* Exercise input:

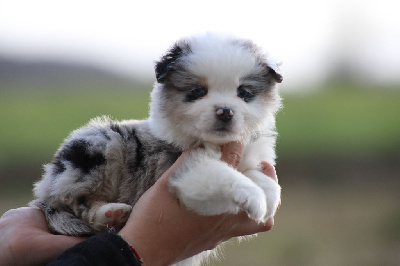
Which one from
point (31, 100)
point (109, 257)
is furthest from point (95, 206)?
point (31, 100)

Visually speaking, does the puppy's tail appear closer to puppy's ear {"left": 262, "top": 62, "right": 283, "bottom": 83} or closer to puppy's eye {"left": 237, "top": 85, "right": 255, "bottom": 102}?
puppy's eye {"left": 237, "top": 85, "right": 255, "bottom": 102}

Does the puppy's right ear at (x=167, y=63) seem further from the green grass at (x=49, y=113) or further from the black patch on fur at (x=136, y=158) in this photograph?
the green grass at (x=49, y=113)

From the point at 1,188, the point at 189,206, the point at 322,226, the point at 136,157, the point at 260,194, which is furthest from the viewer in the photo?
the point at 1,188

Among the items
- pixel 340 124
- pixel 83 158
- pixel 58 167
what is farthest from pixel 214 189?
pixel 340 124

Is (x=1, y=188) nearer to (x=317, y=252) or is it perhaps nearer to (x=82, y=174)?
(x=317, y=252)

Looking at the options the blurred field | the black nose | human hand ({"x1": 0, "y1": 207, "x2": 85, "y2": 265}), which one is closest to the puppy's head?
the black nose

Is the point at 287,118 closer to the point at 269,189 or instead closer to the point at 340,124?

* Task:
Reproduce, character for character, the stretch from the line that contains "Among the items" through the last line of the rows, including both ends.

* Completed exercise:
Among the items
- pixel 340 124
- pixel 83 158
- pixel 58 167
what is farthest from pixel 214 189?
pixel 340 124

Is (x=1, y=188) nearer to (x=317, y=252) or is it perhaps nearer to (x=82, y=174)?
(x=317, y=252)

Looking at the options the blurred field | the black nose | human hand ({"x1": 0, "y1": 207, "x2": 85, "y2": 265}), which one is closest to the puppy's head?
the black nose

Is the point at 287,118 closer to the point at 269,189 or instead closer to the point at 340,124?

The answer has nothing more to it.